_REQUIRED WORK_
Reproduce the entire editorial on whether the USA lost Eastern Europe word for word, with no changes.

EDITORIAL

Did the USA lose Eastern Europe?

The American media (electronic and printed) recently published articles that debate an issue which wouldn’t have been invoked in such terms just one year ago: have the USA lost Eastern Europe? Certainly, there are also recriminatory titles, like ‘The Abandoned Alliance’ or ‘How Obama Lost Poland‘- the debate is preponderantly a clash of arguments, but its content is important enough for the current presidential campaign, as the Republican candidate and his camp try to identify problems in the foreign policy of the US which they could concentrate upon, in view of improving their electoral score. Although tipping the electoral scales is the main reason for bringing this topic to public attention, the US relation with Eastern Europe as a whole and with Europe (EU) and Russia in subsidiary is very important, and knowing the positions of the two sides in the dispute is necessary in their main aspects.

Especially as many analysts invoke the Asian “pivoting” recently made by the Obama Administration and demand a disengagement of the US from the entire Europe, especially from its East. The March incident of the microphone “unintentionally left” (?) open during a meeting between Obama and Medvedev, then still president of Russia, is one of the events that come to mind when one considers a devolvement of the United States from Eastern Europe (because this is where the American anti-missile shield – mentioned by the two leaders of the planets’ biggest two nuclear powers – is deployed).
First, there is a nuance that must be emphasised. The debate over the problem is, certainly, amplified by the dispute of presidential candidates, especially as Mitt Romney (Republican) tried to give a foreign policy agenda to the electoral debate, by visiting the United Kingdom, Israel and Poland two weeks ago. The legs of his tour were carefully chosen by his staff, in order to show Romney as a politician ‘in the know’ about the sensitive problems of the American foreign policy, while putting this in contrast with the setbacks of the rival candidate. In a column dedicated to this visit by the ‘Washington Post’, Charles Krauthammer comments that the Obama Administration “unilaterally cancelled a Bush-era missile-defence agreement with Poland to appease Russia,” thus heating the debate. This idea clearly demonstrates that the topic about “did the USA lose Eastern Europe” is by no means insignificant, a preponderantly electoral issue without justification in the home and foreign policy of today’s America.

Image and question entries
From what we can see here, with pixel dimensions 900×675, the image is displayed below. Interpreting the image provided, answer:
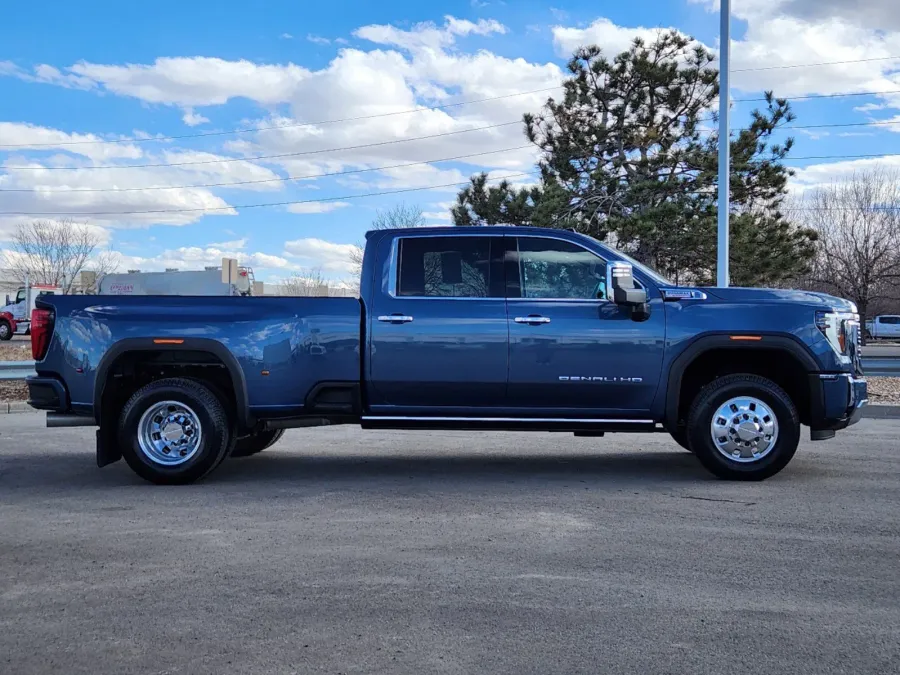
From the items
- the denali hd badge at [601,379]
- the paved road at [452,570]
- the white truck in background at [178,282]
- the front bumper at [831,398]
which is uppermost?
the white truck in background at [178,282]

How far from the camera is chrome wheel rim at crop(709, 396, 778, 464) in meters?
7.06

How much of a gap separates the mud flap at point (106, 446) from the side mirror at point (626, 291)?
416 centimetres

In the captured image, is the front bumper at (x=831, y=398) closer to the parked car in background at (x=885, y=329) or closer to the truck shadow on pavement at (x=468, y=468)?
the truck shadow on pavement at (x=468, y=468)

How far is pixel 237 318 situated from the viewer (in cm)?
712

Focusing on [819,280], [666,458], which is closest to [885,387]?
[666,458]

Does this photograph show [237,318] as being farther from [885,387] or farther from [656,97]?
[656,97]

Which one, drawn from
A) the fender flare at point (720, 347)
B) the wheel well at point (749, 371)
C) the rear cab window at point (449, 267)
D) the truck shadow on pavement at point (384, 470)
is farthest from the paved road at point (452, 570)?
the rear cab window at point (449, 267)

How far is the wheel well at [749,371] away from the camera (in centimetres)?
729

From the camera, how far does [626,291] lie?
6.90m

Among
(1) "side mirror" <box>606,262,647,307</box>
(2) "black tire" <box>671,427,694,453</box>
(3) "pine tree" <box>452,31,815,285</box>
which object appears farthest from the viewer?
(3) "pine tree" <box>452,31,815,285</box>

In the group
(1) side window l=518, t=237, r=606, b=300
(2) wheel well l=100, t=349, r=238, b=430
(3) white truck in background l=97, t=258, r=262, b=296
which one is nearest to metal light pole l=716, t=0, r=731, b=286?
(1) side window l=518, t=237, r=606, b=300

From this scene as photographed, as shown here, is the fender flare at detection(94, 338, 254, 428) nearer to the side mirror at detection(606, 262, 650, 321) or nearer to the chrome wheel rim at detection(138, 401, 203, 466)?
the chrome wheel rim at detection(138, 401, 203, 466)

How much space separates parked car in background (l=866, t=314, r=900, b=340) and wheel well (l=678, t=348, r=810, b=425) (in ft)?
151

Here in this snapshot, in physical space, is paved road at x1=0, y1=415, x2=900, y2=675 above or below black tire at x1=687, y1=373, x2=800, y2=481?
below
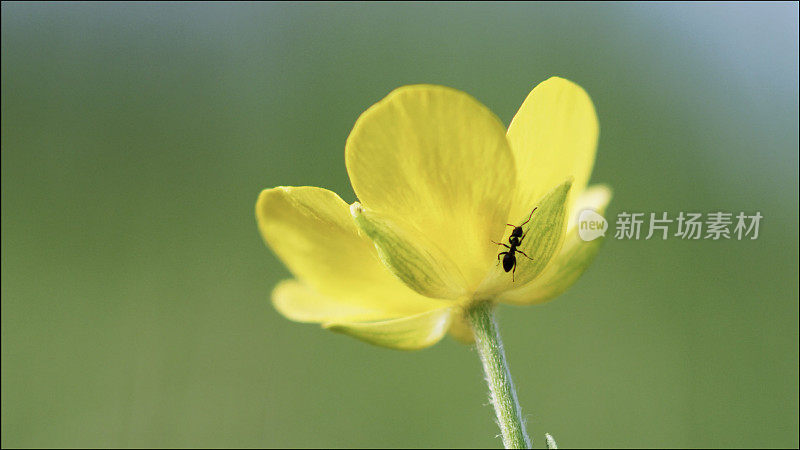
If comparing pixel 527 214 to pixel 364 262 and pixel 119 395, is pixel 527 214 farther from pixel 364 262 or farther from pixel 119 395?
pixel 119 395

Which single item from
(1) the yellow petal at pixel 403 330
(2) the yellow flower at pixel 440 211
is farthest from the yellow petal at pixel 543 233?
(1) the yellow petal at pixel 403 330

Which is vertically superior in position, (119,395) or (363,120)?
(119,395)

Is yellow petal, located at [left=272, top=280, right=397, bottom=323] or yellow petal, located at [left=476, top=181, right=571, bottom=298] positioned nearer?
yellow petal, located at [left=476, top=181, right=571, bottom=298]

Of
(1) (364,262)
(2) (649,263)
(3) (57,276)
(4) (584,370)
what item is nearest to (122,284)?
(3) (57,276)

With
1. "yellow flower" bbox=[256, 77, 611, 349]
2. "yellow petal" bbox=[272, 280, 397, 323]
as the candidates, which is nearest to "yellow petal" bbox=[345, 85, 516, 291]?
"yellow flower" bbox=[256, 77, 611, 349]

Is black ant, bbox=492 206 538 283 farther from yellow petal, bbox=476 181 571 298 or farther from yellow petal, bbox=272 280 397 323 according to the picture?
yellow petal, bbox=272 280 397 323

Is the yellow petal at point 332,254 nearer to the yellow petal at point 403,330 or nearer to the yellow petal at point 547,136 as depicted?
the yellow petal at point 403,330
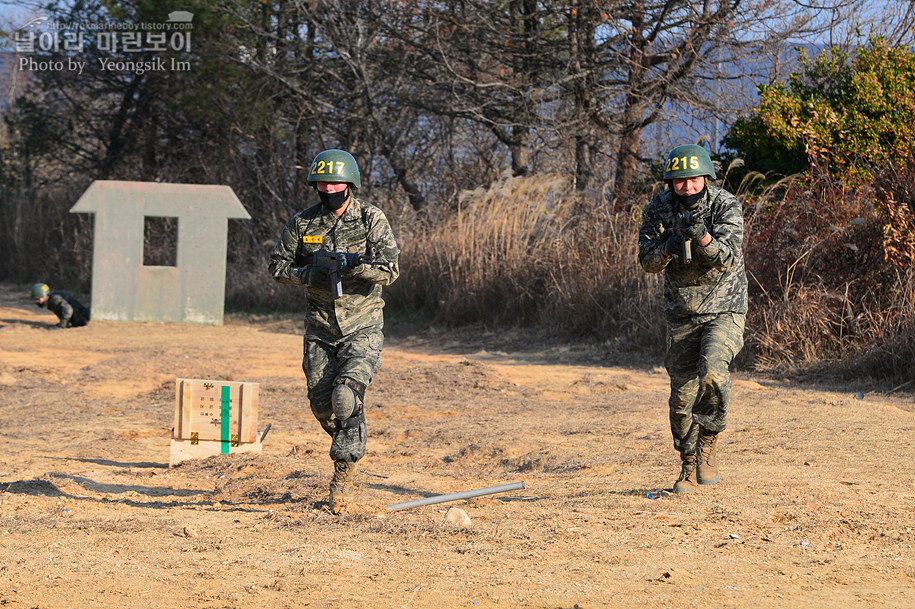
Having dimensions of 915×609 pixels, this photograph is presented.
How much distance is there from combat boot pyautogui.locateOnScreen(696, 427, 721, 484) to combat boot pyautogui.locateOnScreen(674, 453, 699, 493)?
0.04 m

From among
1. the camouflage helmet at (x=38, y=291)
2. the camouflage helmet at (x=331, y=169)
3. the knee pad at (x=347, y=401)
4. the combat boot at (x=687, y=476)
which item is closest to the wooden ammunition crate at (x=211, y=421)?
the knee pad at (x=347, y=401)

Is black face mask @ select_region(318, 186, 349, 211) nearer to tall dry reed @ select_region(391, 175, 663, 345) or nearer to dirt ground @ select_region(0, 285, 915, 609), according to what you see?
dirt ground @ select_region(0, 285, 915, 609)

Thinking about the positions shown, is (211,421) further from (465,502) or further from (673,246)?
(673,246)

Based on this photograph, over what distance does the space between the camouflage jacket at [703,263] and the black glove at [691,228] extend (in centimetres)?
7

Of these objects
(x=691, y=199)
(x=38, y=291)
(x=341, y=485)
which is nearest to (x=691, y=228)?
(x=691, y=199)

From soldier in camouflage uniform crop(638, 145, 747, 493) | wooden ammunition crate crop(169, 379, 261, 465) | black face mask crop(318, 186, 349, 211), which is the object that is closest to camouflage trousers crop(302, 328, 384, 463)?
black face mask crop(318, 186, 349, 211)

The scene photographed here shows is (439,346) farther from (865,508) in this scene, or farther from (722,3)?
(865,508)

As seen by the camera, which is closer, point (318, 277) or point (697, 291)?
point (318, 277)

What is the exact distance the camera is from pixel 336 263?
206 inches

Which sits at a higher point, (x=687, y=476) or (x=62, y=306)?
(x=62, y=306)

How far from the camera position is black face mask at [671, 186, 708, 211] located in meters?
5.38

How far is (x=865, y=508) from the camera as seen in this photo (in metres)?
5.11

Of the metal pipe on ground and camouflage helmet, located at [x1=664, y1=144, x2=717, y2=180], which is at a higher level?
camouflage helmet, located at [x1=664, y1=144, x2=717, y2=180]

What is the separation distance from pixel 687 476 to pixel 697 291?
1063 mm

_EXERCISE SOLUTION_
EDITORIAL

Did the USA lose Eastern Europe?

The American media (electronic and printed) recently published articles that debate an issue which wouldn’t have been invoked in such terms just one year ago: have the USA lost Eastern Europe? Certainly, there are also recriminatory titles, like ‘The Abandoned Alliance’ or ‘How Obama Lost Poland‘- the debate is preponderantly a clash of arguments, but its content is important enough for the current presidential campaign, as the Republican candidate and his camp try to identify problems in the foreign policy of the US which they could concentrate upon, in view of improving their electoral score. Although tipping the electoral scales is the main reason for bringing this topic to public attention, the US relation with Eastern Europe as a whole and with Europe (EU) and Russia in subsidiary is very important, and knowing the positions of the two sides in the dispute is necessary in their main aspects.

Especially as many analysts invoke the Asian “pivoting” recently made by the Obama Administration and demand a disengagement of the US from the entire Europe, especially from its East. The March incident of the microphone “unintentionally left” (?) open during a meeting between Obama and Medvedev, then still president of Russia, is one of the events that come to mind when one considers a devolvement of the United States from Eastern Europe (because this is where the American anti-missile shield – mentioned by the two leaders of the planets’ biggest two nuclear powers – is deployed).
First, there is a nuance that must be emphasised. The debate over the problem is, certainly, amplified by the dispute of presidential candidates, especially as Mitt Romney (Republican) tried to give a foreign policy agenda to the electoral debate, by visiting the United Kingdom, Israel and Poland two weeks ago. The legs of his tour were carefully chosen by his staff, in order to show Romney as a politician ‘in the know’ about the sensitive problems of the American foreign policy, while putting this in contrast with the setbacks of the rival candidate. In a column dedicated to this visit by the ‘Washington Post’, Charles Krauthammer comments that the Obama Administration “unilaterally cancelled a Bush-era missile-defence agreement with Poland to appease Russia,” thus heating the debate. This idea clearly demonstrates that the topic about “did the USA lose Eastern Europe” is by no means insignificant, a preponderantly electoral issue without justification in the home and foreign policy of today’s America.